• What is being asked: Each record below is to be reproduced without any change.

• Extracted records:
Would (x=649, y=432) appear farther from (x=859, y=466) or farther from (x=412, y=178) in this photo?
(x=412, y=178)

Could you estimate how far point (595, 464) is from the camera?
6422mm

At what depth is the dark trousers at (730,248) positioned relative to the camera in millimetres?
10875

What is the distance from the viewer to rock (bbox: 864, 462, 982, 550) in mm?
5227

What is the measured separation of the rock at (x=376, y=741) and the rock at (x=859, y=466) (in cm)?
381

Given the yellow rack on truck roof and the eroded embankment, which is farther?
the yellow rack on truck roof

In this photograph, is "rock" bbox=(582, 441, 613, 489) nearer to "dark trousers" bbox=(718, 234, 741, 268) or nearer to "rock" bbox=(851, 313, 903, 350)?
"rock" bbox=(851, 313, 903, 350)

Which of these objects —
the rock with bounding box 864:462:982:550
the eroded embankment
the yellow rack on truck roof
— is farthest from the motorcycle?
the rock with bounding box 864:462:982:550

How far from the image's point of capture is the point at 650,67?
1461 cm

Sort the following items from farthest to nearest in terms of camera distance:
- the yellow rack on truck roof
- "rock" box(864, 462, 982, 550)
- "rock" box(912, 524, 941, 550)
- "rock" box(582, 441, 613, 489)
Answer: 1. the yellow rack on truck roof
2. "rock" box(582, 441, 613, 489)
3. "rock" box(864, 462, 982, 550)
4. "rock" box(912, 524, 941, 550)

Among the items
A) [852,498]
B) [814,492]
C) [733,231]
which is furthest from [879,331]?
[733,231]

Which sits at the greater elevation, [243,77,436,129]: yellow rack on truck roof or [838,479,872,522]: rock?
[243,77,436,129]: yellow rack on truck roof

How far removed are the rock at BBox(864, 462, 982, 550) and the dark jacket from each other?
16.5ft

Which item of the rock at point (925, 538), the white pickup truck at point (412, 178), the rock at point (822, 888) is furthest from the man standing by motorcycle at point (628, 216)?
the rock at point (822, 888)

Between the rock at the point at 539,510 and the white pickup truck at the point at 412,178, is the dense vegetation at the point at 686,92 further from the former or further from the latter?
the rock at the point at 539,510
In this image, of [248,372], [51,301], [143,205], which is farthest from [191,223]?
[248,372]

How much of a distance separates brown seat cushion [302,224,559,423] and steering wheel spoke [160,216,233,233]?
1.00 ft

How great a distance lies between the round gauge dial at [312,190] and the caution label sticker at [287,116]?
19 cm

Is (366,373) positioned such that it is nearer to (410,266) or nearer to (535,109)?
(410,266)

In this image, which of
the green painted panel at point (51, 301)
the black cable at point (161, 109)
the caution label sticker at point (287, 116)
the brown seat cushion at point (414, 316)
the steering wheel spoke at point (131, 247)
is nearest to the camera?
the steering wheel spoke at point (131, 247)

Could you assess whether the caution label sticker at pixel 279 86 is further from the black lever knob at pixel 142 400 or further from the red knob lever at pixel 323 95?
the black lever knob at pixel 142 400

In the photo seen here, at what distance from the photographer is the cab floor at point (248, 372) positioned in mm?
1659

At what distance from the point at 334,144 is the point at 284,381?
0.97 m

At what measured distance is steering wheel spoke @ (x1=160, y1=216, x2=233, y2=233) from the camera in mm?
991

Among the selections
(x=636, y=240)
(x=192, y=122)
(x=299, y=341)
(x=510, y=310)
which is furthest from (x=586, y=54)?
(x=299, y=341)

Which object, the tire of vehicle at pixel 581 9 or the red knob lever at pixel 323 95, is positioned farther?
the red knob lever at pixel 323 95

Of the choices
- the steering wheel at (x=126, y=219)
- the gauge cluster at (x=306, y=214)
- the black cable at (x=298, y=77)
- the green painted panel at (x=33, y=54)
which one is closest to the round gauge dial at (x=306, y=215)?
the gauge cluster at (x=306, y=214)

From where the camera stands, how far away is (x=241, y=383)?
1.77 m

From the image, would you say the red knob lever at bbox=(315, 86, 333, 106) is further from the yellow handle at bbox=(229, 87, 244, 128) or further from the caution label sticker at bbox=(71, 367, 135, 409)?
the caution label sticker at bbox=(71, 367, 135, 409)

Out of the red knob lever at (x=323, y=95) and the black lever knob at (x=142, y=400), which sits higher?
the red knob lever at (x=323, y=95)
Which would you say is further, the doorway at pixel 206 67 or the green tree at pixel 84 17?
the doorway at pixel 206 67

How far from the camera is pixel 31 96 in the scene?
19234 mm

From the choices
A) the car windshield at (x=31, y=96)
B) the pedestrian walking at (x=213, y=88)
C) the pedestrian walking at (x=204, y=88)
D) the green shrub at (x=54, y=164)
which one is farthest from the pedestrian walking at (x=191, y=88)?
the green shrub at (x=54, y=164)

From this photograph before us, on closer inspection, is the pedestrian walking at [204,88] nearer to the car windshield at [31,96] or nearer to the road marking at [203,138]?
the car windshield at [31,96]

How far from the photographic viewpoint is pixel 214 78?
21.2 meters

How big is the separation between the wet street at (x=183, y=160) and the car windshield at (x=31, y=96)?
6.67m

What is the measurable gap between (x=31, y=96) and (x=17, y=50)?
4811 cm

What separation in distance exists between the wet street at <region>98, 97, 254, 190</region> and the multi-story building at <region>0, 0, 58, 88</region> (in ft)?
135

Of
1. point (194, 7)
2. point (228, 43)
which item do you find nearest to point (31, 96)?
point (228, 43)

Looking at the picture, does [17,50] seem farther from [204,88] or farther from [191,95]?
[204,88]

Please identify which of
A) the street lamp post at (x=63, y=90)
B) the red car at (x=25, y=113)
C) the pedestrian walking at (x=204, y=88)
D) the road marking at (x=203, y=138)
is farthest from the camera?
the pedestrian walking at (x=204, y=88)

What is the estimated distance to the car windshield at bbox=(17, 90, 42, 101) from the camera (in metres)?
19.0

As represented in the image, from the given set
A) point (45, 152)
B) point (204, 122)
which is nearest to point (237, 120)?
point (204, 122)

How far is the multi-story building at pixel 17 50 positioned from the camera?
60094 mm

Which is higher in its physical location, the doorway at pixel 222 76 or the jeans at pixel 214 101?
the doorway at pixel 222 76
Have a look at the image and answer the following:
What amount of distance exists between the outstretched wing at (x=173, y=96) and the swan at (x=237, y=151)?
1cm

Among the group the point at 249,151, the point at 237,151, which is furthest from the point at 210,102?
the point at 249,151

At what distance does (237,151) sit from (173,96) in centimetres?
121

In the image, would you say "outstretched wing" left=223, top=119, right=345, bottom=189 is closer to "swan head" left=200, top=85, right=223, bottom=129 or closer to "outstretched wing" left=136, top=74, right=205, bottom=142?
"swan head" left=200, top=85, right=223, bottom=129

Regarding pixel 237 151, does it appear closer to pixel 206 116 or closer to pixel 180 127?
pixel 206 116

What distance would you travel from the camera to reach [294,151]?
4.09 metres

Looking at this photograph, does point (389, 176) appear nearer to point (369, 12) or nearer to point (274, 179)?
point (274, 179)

• Answer:
Would (x=649, y=432) appear farther from (x=859, y=466) or farther from (x=412, y=178) in this photo?
(x=412, y=178)

Could you estimate how far point (595, 464) is from the camera?
6422mm

At what depth is the dark trousers at (730,248) positioned relative to the camera in millimetres?
10875

What is the distance from the viewer to rock (bbox: 864, 462, 982, 550) in mm?
5227

What is the measured separation of the rock at (x=376, y=741) and the rock at (x=859, y=466) (in cm)?
381

Given the yellow rack on truck roof and the eroded embankment, which is farther?
the yellow rack on truck roof

In this photograph, is "rock" bbox=(582, 441, 613, 489) nearer to "dark trousers" bbox=(718, 234, 741, 268) or nearer to "rock" bbox=(851, 313, 903, 350)?
"rock" bbox=(851, 313, 903, 350)

Which of these objects —
the rock with bounding box 864:462:982:550
the eroded embankment
the yellow rack on truck roof
— is farthest from the motorcycle?
the rock with bounding box 864:462:982:550

How far from the image's point of capture is the point at 650,67?
1461 cm

Sort the following items from farthest to nearest in terms of camera distance:
- the yellow rack on truck roof
- "rock" box(864, 462, 982, 550)
- "rock" box(912, 524, 941, 550)
- "rock" box(582, 441, 613, 489)
Answer: 1. the yellow rack on truck roof
2. "rock" box(582, 441, 613, 489)
3. "rock" box(864, 462, 982, 550)
4. "rock" box(912, 524, 941, 550)

Among the items
A) [852,498]
B) [814,492]
C) [733,231]
which is furthest from [879,331]?
[733,231]

Which sits at the greater elevation, [243,77,436,129]: yellow rack on truck roof or [838,479,872,522]: rock?
[243,77,436,129]: yellow rack on truck roof

How far removed are the rock at BBox(864, 462, 982, 550) and the dark jacket from each other?
16.5ft

Which item of the rock at point (925, 538), the white pickup truck at point (412, 178), the rock at point (822, 888) is furthest from the man standing by motorcycle at point (628, 216)?
the rock at point (822, 888)

Between the rock at the point at 539,510 and the white pickup truck at the point at 412,178, is the dense vegetation at the point at 686,92 further from the former or further from the latter?
the rock at the point at 539,510
In this image, of [248,372], [51,301], [143,205], which is farthest from [191,223]?
[248,372]

How much of a distance separates brown seat cushion [302,224,559,423] and steering wheel spoke [160,216,233,233]?
1.00 ft

How great a distance lies between the round gauge dial at [312,190] and the caution label sticker at [287,116]?
19 cm

Is (366,373) positioned such that it is nearer to (410,266) or nearer to (535,109)?
(410,266)

In this image, which of
the green painted panel at point (51, 301)
the black cable at point (161, 109)
the caution label sticker at point (287, 116)
the brown seat cushion at point (414, 316)
the steering wheel spoke at point (131, 247)
is nearest to the camera?
the steering wheel spoke at point (131, 247)

Could you assess whether the caution label sticker at pixel 279 86 is further from the black lever knob at pixel 142 400 or further from the red knob lever at pixel 323 95?
the black lever knob at pixel 142 400

In the photo seen here, at what distance from the photographer is the cab floor at point (248, 372) positioned in mm?
1659

At what distance from the point at 334,144 is the point at 284,381?
0.97 m

At what measured distance is steering wheel spoke @ (x1=160, y1=216, x2=233, y2=233) from the camera in mm?
991

Among the selections
(x=636, y=240)
(x=192, y=122)
(x=299, y=341)
(x=510, y=310)
which is furthest from (x=586, y=54)?
(x=299, y=341)

Which object, the tire of vehicle at pixel 581 9 or the red knob lever at pixel 323 95, is positioned farther?
the red knob lever at pixel 323 95

Of the choices
- the steering wheel at (x=126, y=219)
- the gauge cluster at (x=306, y=214)
- the black cable at (x=298, y=77)
- the green painted panel at (x=33, y=54)
which one is closest to the round gauge dial at (x=306, y=215)?
the gauge cluster at (x=306, y=214)

From where the camera stands, how far away is (x=241, y=383)?
1.77 m

From the image, would you say the red knob lever at bbox=(315, 86, 333, 106) is further from the yellow handle at bbox=(229, 87, 244, 128) or further from the caution label sticker at bbox=(71, 367, 135, 409)?
the caution label sticker at bbox=(71, 367, 135, 409)

Out of the red knob lever at (x=323, y=95) and the black lever knob at (x=142, y=400), which sits higher?
the red knob lever at (x=323, y=95)
Which would you say is further, the doorway at pixel 206 67 or the green tree at pixel 84 17?
the doorway at pixel 206 67

How far from the camera is pixel 31 96 in the scene?
19234 mm

From the choices
A) the car windshield at (x=31, y=96)
B) the pedestrian walking at (x=213, y=88)
C) the pedestrian walking at (x=204, y=88)
D) the green shrub at (x=54, y=164)
which one is farthest from the pedestrian walking at (x=191, y=88)?
the green shrub at (x=54, y=164)

From this photograph before us, on closer inspection, is the pedestrian walking at [204,88] nearer to the car windshield at [31,96] or nearer to the road marking at [203,138]?
the car windshield at [31,96]

How far from the photographic viewpoint is pixel 214 78?
21.2 meters

How big is the separation between the wet street at (x=183, y=160) and the car windshield at (x=31, y=96)?
6.67m

What is the measurable gap between (x=31, y=96) and (x=17, y=50)?
4811 cm

What separation in distance exists between the wet street at <region>98, 97, 254, 190</region> and the multi-story building at <region>0, 0, 58, 88</region> (in ft)?
135

Of
1. point (194, 7)
2. point (228, 43)
which item do you find nearest to point (31, 96)?
point (228, 43)

Looking at the picture, does [17,50] seem farther from [204,88] or farther from [191,95]?
[204,88]

Please identify which of
A) the street lamp post at (x=63, y=90)
B) the red car at (x=25, y=113)
C) the pedestrian walking at (x=204, y=88)
D) the road marking at (x=203, y=138)
is farthest from the camera?
the pedestrian walking at (x=204, y=88)

What is the estimated distance to the car windshield at bbox=(17, 90, 42, 101) from the camera (in metres)?
19.0

As represented in the image, from the given set
A) point (45, 152)
B) point (204, 122)
which is nearest to point (237, 120)?
point (204, 122)

How far is the multi-story building at pixel 17 50 positioned from the camera?
60094 mm

Which is higher in its physical location, the doorway at pixel 222 76 or the jeans at pixel 214 101?
the doorway at pixel 222 76
Have a look at the image and answer the following:
What amount of distance exists between the outstretched wing at (x=173, y=96) and the swan at (x=237, y=151)?
1cm

Among the group the point at 249,151, the point at 237,151, which is furthest from the point at 210,102?
the point at 249,151

At what distance does (237,151) sit from (173,96) in centimetres?
121

In the image, would you say "outstretched wing" left=223, top=119, right=345, bottom=189 is closer to "swan head" left=200, top=85, right=223, bottom=129 or closer to "outstretched wing" left=136, top=74, right=205, bottom=142?
"swan head" left=200, top=85, right=223, bottom=129

Regarding pixel 237 151, does it appear closer to pixel 206 116 or closer to pixel 180 127?
pixel 206 116

What distance would you travel from the camera to reach [294,151]?
4.09 metres

Looking at this photograph, does point (389, 176) appear nearer to point (369, 12) or nearer to point (274, 179)?
point (274, 179)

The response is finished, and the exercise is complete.